Might want to check out this auction. Check the whole listing, they're scattered thru it.

Might be something _you have to have!_

https://www.liveauctioneers.com/catalog/159049_winter-antique-auction/


----------



## Fire21 (Mar 9, 2014)

Oh, I thought maybe this was some news for us former Air Force people...hwell: :laugh:


----------



## kvlazer22 (Jan 27, 2020)

cole226 said:


> Might want to check out this auction. Check the whole listing, they're scattered thru it.
> 
> Might be something _you have to have!_
> 
> https://www.liveauctioneers.com/catalog/159049_winter-antique-auction/


Thanks for the recommendation, I was able to slam the hammer on a 336!


----------



## mopac (Feb 24, 2011)

Congrats on adding a 336 to the collection. I have one and love it.

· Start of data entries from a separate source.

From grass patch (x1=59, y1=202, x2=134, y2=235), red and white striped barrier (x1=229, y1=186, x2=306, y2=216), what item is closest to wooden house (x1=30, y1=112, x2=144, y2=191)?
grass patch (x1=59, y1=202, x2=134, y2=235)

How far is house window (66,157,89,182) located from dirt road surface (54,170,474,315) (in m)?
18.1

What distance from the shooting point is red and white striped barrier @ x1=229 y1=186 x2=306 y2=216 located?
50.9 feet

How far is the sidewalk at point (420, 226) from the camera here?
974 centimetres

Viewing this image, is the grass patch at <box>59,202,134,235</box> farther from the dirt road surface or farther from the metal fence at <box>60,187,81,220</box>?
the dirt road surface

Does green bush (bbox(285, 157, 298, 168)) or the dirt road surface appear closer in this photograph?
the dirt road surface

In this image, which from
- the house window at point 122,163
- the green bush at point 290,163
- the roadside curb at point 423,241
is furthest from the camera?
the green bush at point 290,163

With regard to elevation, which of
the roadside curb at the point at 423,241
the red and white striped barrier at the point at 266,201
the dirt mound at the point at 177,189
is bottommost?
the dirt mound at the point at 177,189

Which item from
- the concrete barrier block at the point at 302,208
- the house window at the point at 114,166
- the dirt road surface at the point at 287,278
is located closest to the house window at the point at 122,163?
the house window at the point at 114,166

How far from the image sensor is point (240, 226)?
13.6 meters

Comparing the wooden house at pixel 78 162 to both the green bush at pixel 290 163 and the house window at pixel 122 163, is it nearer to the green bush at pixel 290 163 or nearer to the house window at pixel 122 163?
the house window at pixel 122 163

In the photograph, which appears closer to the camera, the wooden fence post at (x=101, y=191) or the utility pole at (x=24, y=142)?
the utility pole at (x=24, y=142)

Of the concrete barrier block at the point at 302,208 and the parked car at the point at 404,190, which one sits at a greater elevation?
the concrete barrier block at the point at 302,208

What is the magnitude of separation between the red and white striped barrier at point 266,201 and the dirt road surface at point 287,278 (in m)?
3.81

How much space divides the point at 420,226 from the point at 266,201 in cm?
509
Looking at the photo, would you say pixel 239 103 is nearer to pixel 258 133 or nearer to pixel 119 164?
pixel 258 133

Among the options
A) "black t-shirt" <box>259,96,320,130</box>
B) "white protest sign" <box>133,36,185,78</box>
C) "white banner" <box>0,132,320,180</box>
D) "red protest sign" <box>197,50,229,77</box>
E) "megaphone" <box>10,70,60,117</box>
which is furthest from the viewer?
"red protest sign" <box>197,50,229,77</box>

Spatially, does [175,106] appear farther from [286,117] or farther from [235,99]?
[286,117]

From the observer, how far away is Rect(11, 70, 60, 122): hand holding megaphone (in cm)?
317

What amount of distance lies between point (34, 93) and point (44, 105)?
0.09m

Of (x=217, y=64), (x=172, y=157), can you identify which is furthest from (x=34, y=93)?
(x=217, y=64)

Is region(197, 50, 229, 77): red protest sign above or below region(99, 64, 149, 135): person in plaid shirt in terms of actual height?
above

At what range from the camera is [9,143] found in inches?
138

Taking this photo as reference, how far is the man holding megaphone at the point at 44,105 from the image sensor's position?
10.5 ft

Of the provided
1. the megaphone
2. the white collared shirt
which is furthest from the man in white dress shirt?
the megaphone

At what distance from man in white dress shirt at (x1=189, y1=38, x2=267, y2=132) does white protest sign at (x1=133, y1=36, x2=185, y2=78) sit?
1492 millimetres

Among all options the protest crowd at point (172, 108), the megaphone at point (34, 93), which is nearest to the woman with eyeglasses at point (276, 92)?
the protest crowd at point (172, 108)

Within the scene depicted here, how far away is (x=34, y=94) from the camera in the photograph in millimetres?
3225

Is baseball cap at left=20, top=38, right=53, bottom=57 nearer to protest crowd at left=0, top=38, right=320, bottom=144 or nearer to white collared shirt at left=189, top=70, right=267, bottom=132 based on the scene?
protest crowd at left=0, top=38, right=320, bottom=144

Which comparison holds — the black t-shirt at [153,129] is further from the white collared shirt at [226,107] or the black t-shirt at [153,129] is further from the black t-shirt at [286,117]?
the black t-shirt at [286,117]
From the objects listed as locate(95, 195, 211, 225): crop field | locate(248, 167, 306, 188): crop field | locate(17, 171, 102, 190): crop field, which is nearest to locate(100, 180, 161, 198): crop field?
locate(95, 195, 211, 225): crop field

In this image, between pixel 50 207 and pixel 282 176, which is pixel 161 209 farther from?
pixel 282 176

Feel free to post pics of it.


----------



## AmFlyer (Mar 16, 2012)

336, a great engine to have!


----------



## cole226 (Feb 8, 2013)

kvlazer22 said:


> Thanks for the recommendation, I was able to slam the hammer on a 336!


Good for you.

I thought they had quite abit of Flyer stuff somebody might have been interested in.

Glad it worked out for u.


----------



## AmFlyerFan (Jan 27, 2019)

I looked at that auction site. Lot's of stuff, but with a 24% buyers premium, no real deals.
I'll keep looking for that needle in a haystack.


----------



## AFGP9 (Apr 8, 2015)

That's a pretty stiff buyers premium. 10-15% maybe. I think this buyer/seller premium bit has gotten out of hand. I have never agreed with the whole concept in the first place. The auction house charges the seller a percentage, usually 25%, of gross then adds the premium charge too. I have a auctioneer friend who charges 10% seller and buyer premium plus the 25% of gross sales. 

Kenny


----------



## flyernut (Oct 31, 2010)

Premiums are terrible.. The auction site/company gets paid both front and back. There's a sellers fee and a buyers fee. Hate to tell you what those car auction site get, like Mecum and Barrat-Jackson.


----------



## AmFlyerFan (Jan 27, 2019)

Like flyernut said; premiums are terrible for a lot of things.
A lot of people will pay though, just not me.
I do like looking through haystacks.


----------